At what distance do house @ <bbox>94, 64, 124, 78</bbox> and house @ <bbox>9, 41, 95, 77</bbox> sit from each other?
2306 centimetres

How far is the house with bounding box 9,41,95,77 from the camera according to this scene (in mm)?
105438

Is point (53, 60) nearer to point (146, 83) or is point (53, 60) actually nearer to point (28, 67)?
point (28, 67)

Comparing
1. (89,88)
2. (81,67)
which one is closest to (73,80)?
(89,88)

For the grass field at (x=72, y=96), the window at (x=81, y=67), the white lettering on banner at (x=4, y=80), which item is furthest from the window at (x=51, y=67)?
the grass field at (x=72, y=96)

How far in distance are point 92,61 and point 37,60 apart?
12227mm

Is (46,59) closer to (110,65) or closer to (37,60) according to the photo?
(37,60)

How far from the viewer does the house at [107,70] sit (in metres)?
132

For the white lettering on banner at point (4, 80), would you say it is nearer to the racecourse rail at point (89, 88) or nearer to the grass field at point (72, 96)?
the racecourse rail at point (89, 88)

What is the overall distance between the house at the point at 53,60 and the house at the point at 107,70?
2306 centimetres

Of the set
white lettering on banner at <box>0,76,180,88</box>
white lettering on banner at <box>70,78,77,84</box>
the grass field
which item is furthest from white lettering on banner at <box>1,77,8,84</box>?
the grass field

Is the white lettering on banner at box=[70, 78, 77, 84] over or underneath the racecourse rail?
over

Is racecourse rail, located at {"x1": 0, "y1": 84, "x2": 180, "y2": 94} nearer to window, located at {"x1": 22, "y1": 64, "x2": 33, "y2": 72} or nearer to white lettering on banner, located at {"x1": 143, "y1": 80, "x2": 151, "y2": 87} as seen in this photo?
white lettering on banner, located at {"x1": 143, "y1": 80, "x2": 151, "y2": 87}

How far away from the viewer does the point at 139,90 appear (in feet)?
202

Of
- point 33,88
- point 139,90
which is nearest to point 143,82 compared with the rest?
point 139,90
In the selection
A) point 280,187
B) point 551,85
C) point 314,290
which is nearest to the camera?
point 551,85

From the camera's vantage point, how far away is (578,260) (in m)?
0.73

+++++

## PROBLEM DESCRIPTION
Repeat all of the lines above word for word, with nothing changed.

## RESPONSE FOR THIS EXERCISE
At what distance do house @ <bbox>94, 64, 124, 78</bbox> and house @ <bbox>9, 41, 95, 77</bbox> sit from each other?
2306 centimetres

How far is the house with bounding box 9,41,95,77 from the camera according to this scene (in mm)?
105438

Is point (53, 60) nearer to point (146, 83) or is point (53, 60) actually nearer to point (28, 67)?
point (28, 67)

Comparing
1. (89,88)
2. (81,67)
which one is closest to (73,80)?
(89,88)

For the grass field at (x=72, y=96), the window at (x=81, y=67), the white lettering on banner at (x=4, y=80), which item is furthest from the window at (x=51, y=67)?
the grass field at (x=72, y=96)

How far in distance are point 92,61 and point 37,60 apart?
12227mm

Is (46,59) closer to (110,65) or closer to (37,60) according to the photo?
(37,60)

How far from the viewer does the house at [107,70] sit (in metres)?
132

For the white lettering on banner at point (4, 80), would you say it is nearer to the racecourse rail at point (89, 88) or nearer to the grass field at point (72, 96)?
the racecourse rail at point (89, 88)

What is the overall distance between the house at the point at 53,60 and the house at the point at 107,70?
2306 centimetres

Of the set
white lettering on banner at <box>0,76,180,88</box>
white lettering on banner at <box>70,78,77,84</box>
the grass field
which item is furthest from white lettering on banner at <box>1,77,8,84</box>?
the grass field

Is the white lettering on banner at box=[70, 78, 77, 84] over or underneath the racecourse rail?
over

Is racecourse rail, located at {"x1": 0, "y1": 84, "x2": 180, "y2": 94} nearer to window, located at {"x1": 22, "y1": 64, "x2": 33, "y2": 72} or nearer to white lettering on banner, located at {"x1": 143, "y1": 80, "x2": 151, "y2": 87} as seen in this photo?
white lettering on banner, located at {"x1": 143, "y1": 80, "x2": 151, "y2": 87}

How far away from the viewer does the point at 139,90 appear (in feet)?
202

Of
- point 33,88
- point 139,90
which is nearest to point 143,82 compared with the rest?
point 139,90
In the selection
A) point 280,187
B) point 551,85
C) point 314,290
which is nearest to the camera?
point 551,85

From the camera's vantage point, how far away is (578,260) (in m)?
0.73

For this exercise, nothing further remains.